■ **Work to do**
Copy out the records verbatim, starting with the line that contains "What is the separation" and continuing through the final line of the records, with both of those lines included.

■ **Data lines**
.....
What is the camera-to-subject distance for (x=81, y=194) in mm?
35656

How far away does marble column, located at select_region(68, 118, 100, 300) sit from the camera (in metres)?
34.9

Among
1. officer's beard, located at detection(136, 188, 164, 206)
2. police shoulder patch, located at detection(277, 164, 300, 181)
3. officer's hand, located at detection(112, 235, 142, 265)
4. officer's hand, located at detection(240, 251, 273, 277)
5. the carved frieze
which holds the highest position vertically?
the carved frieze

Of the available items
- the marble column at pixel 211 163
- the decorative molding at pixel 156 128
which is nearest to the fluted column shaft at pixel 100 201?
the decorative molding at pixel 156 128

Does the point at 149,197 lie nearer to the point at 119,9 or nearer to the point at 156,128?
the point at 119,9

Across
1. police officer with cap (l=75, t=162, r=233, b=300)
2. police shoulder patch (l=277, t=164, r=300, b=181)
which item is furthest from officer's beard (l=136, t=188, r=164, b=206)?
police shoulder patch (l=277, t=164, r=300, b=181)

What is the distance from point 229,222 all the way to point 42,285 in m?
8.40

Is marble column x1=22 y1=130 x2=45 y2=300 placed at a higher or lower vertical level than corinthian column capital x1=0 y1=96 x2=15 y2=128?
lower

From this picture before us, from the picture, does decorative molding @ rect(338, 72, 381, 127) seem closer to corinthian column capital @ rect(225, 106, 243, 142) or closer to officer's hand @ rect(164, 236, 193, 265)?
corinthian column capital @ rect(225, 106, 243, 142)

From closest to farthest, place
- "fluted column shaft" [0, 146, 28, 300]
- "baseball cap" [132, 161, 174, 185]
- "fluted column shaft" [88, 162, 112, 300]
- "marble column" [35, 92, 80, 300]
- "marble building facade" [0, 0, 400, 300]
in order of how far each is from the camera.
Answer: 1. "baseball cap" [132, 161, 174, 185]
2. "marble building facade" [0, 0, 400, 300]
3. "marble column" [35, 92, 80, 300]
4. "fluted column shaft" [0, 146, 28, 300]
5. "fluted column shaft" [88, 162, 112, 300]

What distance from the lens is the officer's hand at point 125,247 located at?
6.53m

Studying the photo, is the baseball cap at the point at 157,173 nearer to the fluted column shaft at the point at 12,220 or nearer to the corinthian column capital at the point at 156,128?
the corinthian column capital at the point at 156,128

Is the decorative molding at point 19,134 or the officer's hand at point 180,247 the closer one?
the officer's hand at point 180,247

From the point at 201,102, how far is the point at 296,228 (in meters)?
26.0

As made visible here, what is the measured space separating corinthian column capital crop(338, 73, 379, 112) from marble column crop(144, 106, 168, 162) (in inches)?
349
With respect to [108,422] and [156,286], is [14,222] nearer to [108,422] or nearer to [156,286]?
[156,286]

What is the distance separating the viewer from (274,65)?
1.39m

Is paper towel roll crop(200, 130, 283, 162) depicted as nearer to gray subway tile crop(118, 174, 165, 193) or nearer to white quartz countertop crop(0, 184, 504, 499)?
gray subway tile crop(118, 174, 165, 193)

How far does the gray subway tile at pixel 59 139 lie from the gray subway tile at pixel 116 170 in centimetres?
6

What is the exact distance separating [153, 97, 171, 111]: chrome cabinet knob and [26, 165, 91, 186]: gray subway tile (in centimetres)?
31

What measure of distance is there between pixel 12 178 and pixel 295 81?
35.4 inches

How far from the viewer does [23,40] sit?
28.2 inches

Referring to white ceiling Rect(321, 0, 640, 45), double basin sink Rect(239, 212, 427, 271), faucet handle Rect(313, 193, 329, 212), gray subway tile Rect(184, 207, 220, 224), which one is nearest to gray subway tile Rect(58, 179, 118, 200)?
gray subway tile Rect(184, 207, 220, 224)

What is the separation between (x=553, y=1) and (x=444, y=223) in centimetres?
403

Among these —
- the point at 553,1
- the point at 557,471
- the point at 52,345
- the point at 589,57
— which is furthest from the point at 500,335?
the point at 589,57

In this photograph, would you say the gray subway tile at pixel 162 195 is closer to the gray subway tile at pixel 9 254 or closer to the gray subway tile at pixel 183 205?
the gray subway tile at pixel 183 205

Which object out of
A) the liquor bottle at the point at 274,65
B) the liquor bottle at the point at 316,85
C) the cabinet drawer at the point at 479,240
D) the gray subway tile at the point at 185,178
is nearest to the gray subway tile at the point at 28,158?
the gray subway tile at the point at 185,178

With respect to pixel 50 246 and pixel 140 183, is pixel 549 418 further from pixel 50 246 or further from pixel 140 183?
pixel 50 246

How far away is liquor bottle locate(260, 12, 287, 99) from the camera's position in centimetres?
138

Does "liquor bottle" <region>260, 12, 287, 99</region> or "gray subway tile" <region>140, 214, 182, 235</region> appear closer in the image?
.....
■ **The response**
What is the separation between (x=553, y=1) and (x=444, y=223) in centimetres?
403

Among these —
- the point at 553,1
- the point at 557,471
- the point at 52,345
- the point at 589,57
— which is furthest from the point at 500,335?
the point at 589,57

In this photograph, would you say the gray subway tile at pixel 162 195 is closer to the gray subway tile at pixel 9 254 or closer to the gray subway tile at pixel 183 205?
the gray subway tile at pixel 183 205

Which object out of
A) the liquor bottle at the point at 274,65
B) the liquor bottle at the point at 316,85
C) the cabinet drawer at the point at 479,240
D) the gray subway tile at the point at 185,178
is nearest to the gray subway tile at the point at 28,158?
the gray subway tile at the point at 185,178

With respect to pixel 50 246 and pixel 140 183, is pixel 549 418 further from pixel 50 246 or further from pixel 140 183?
pixel 50 246

How far away is liquor bottle locate(260, 12, 287, 99) from the camera's position in centimetres?
138

Does "liquor bottle" <region>260, 12, 287, 99</region> or "gray subway tile" <region>140, 214, 182, 235</region> appear closer in the image?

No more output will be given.